Matters progress from there, and the resolution is interesting, though not exactly groundbreaking or original. There are a number of effective jump scares, and a fairly steady feeling of disquiet, but as a whole the movie fails to reach the heights at which the producers were aiming. The performances range from competent to pretty good, with Rohm being the standout in the lead. The actors do stumble over the sometimes clunky dialogue, but other than that perform effortlessly. The whole film seems to be a few beats off. It's short, coming in at just over an hour and a half, but there are several long dialogue scenes with lots of dramatic pauses that are begging to be cut back. At a couple of points, characters explicate back story or plot or character motivation with straightforward dialogue, leaving little to the imagination. At the end, everything fits together a little too neatly.

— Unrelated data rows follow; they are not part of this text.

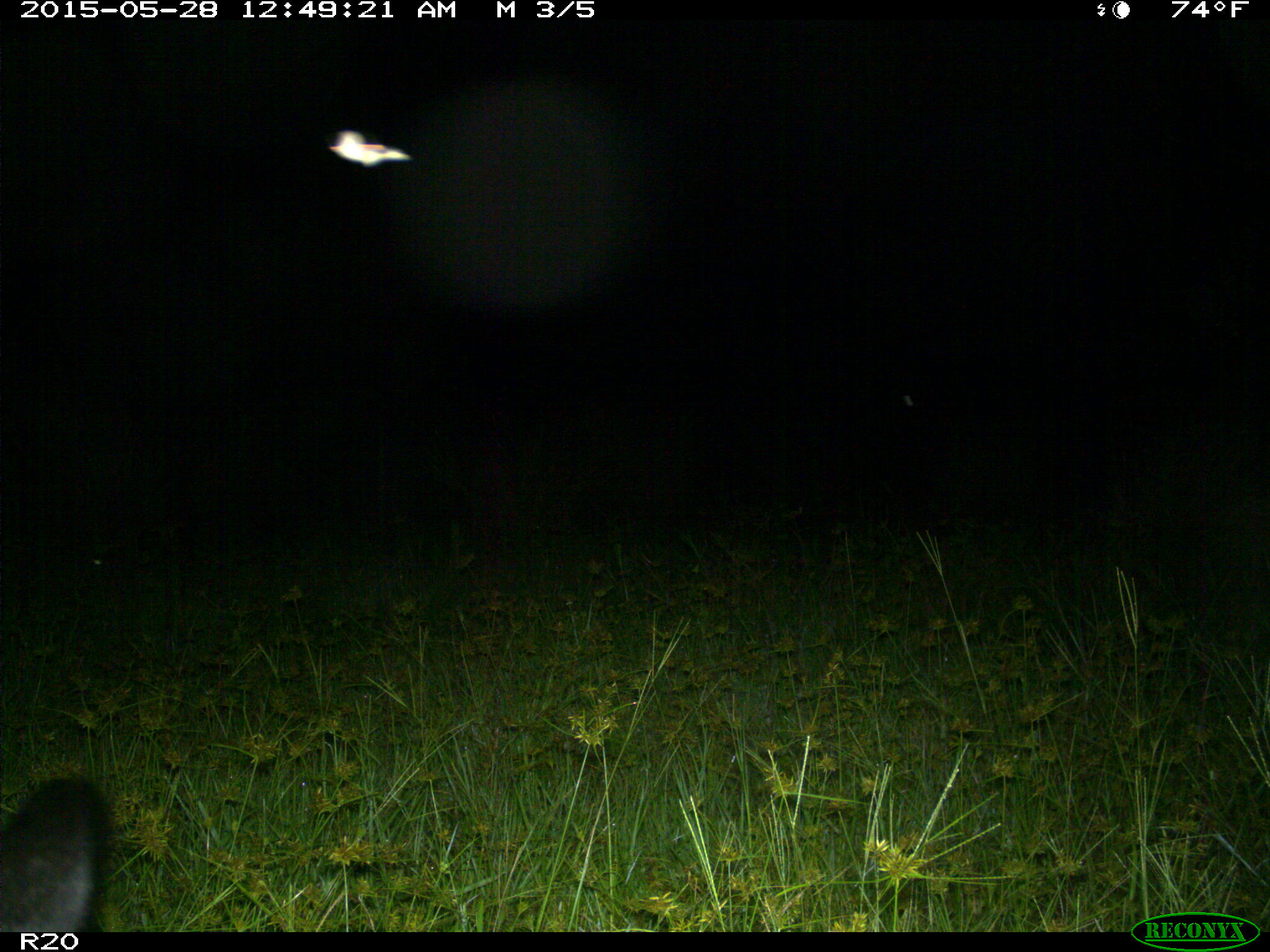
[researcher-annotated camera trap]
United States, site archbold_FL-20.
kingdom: Animalia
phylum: Chordata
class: Mammalia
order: Artiodactyla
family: Bovidae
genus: Bos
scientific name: Bos taurus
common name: domestic cow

There is also the issue of the abject silliness into which the film from time to time descends. These moments mostly consist of Jen having full, coherent conversations with her dead boyfriend via video playback. It is not concretely established whether these are just one more example of Jen's hallucinations, but it is strongly implied that Wade's ghost is in fact possessing some video editing software and communicating from the grave. By this device, the film is able to cheat significantly and pass along vital plot information that could not be obtained otherwise.
Overall, Ghost Image is an almost great psychological thriller with strong supernatural elements. It has an interesting premise, engaging characters, strong realistic interactions between Jen and her small circle of friends and solid performances. The silly computer aided ghost whispering, awkward dialogue and plot cheats drain away much of the underlying tension, and with it a lot of audience good will. This is a film that tries hard, but fails more than it succeeds. It's not entirely without merit, though, and probably worth a rental.